判别食管相关症状是否由胃食管结癌（GEJC）引起在临床实践中具有挑战性。本研究旨在开发并验证一种预测食管相关症状患者发生GEJC可能性的工具。进入电子病历系统以识别2009年至2023年间在我院诊断为GEJC或胃食管反流病（GERD）的患者。预测变量包括人口统计学特征、症状和实验室结果。倾向评分匹配后，使用最小绝对收缩和选择算子（LASSO）、Boruta和逻辑回归分析筛选GEJC的显著特征。患者按2:1的比例随机分为训练组和测试组。对四种机器学习模型进行了训练和验证，以预测GEJC患者。使用受试者工作特征曲线下面积（AUC）、残差分析、校准曲线和Brier评分来评估模型的性能。此外，采用Shapley加性解释分析来解释不同特征的重要性。匹配后，401名GEJC患者入组，并与401名GERD对照组进行比较。

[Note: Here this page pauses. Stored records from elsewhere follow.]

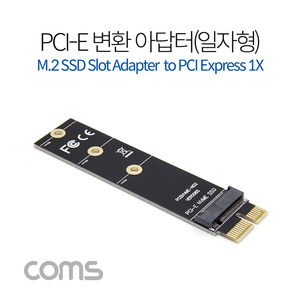 M.2 NVME Express PCI SSD변환 어답터 스탠드 타입
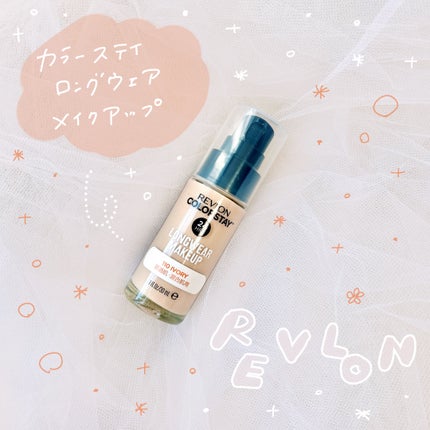 カラーステイ ロングウェア メイクアップ/REVLON/リキッドファンデーションを使ったクチコミ(1枚目)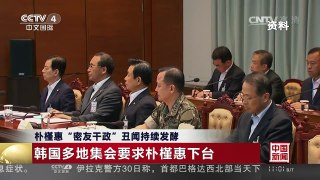 [中国新闻]朴槿惠“密友干政”丑闻持续发酵 韩国多地集会要求朴槿 | CCTV-4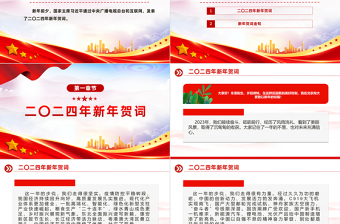 2024新年贺词全文PPT大气华美国家主席习近平暖心贺词课件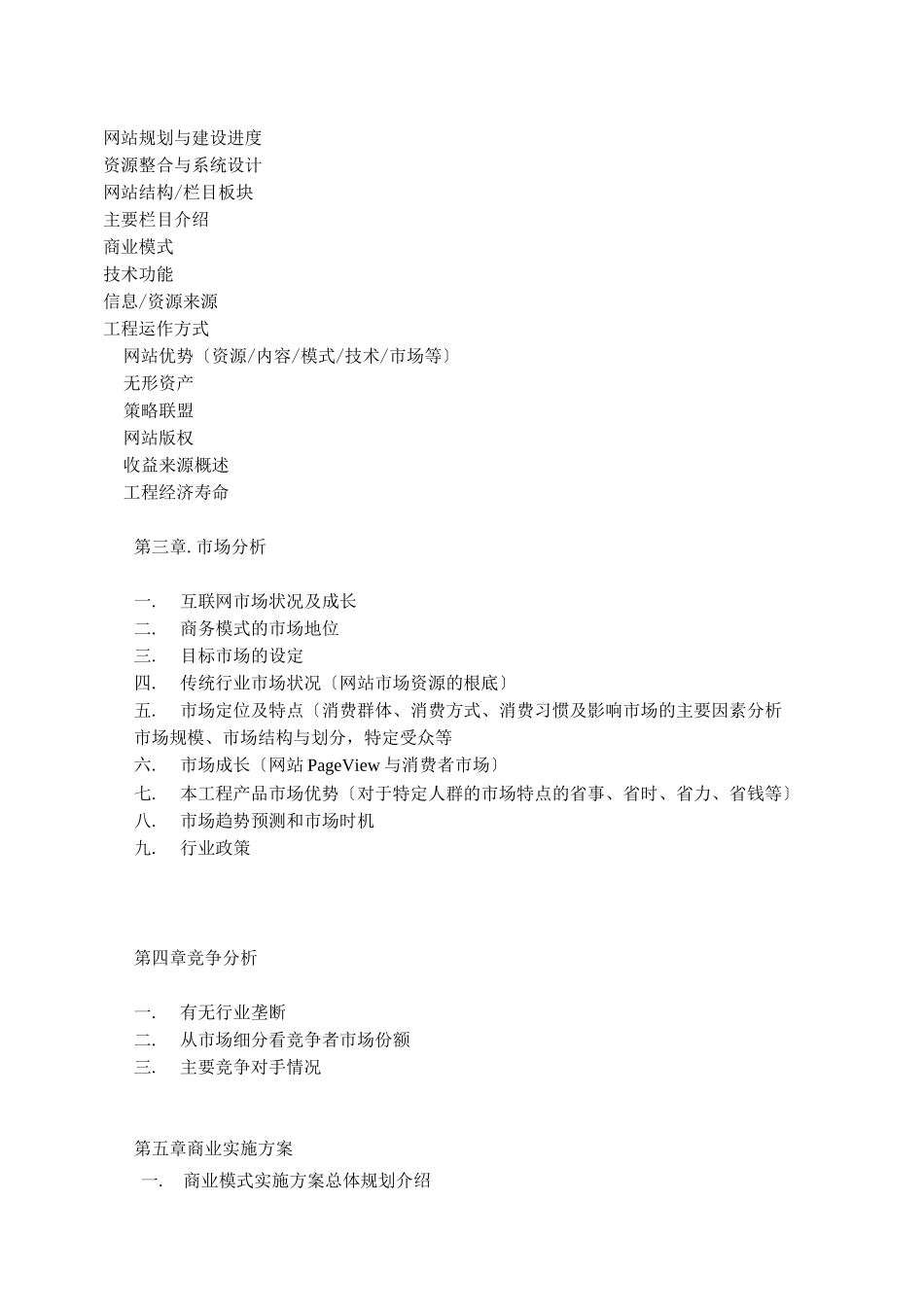 网站类商业计划书模板-简明中文版_第2页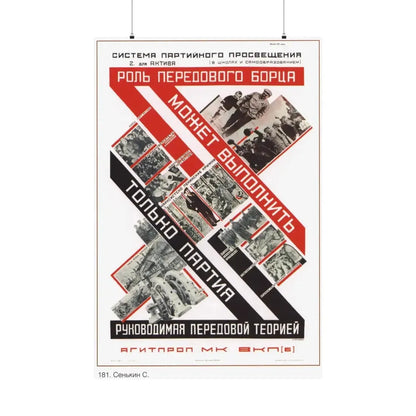 Soviet Era Poster 126 - Paper Poster 36" x 54" Matte - The Sticker Space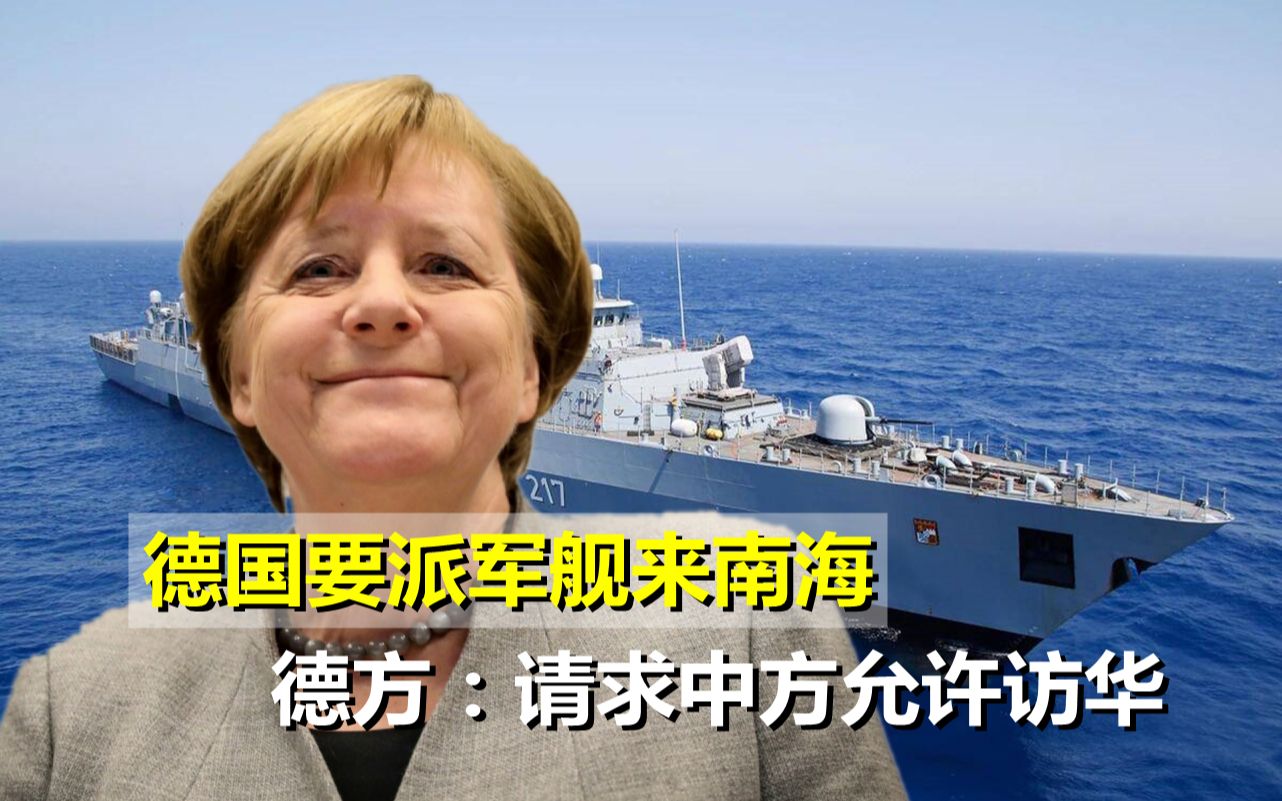 英航母刚走，德国就要派军舰来南海，德方：请求中方允许访华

利用LASSO、Boruta和logistic回归分析确定的变量，我们构建了随机森林、广义线性模型、极端梯度增强（XGBoost）和支持向量机4种机器学习模型。XGBoost在测试队列中表现出较好的预测性能，AUC为0.907。XGBoost模型的校准曲线也具有很强的一致性，Brier评分为0.088。发现体重指数、血红蛋白、年龄、反流和吞咽困难对模型输出有显著影响。我们开发了一个使用电子病历预测GEJC的性能良好的模型。在临床实践中实施这种预测工具可以指导诊断策略并提供适当的干预措施。

本文章由计算机程序翻译，如有差异，请以英文原文为准。

求助全文

约1分钟内获得全文求助全文

来源期刊

Clinical and Experimental Medicine 医学-医学：研究与实验

CiteScore

4.80

自引率

2.20%

发文量

159

审稿时长

2.5 months

期刊介绍： Clinical and Experimental Medicine (CEM) is a multidisciplinary journal that aims to be a forum of scientific excellence and information exchange in relation to the basic and clinical features of the following fields: hematology, onco-hematology, oncology, virology, immunology, and rheumatology. The journal publishes reviews and editorials, experimental and preclinical studies, translational research, prospectively designed clinical trials, and epidemiological studies. Papers containing new clinical or experimental data that are likely to contribute to changes in clinical practice or the way in which a disease is thought about will be given priority due to their immediate importance. Case reports will be accepted on an exceptional basis only, and their submission is discouraged. The major criteria for publication are clarity, scientific soundness, and advances in knowledge. In compliance with the overwhelmingly prevailing request by the international scientific community, and with respect for eco-compatibility issues, CEM is now published exclusively online.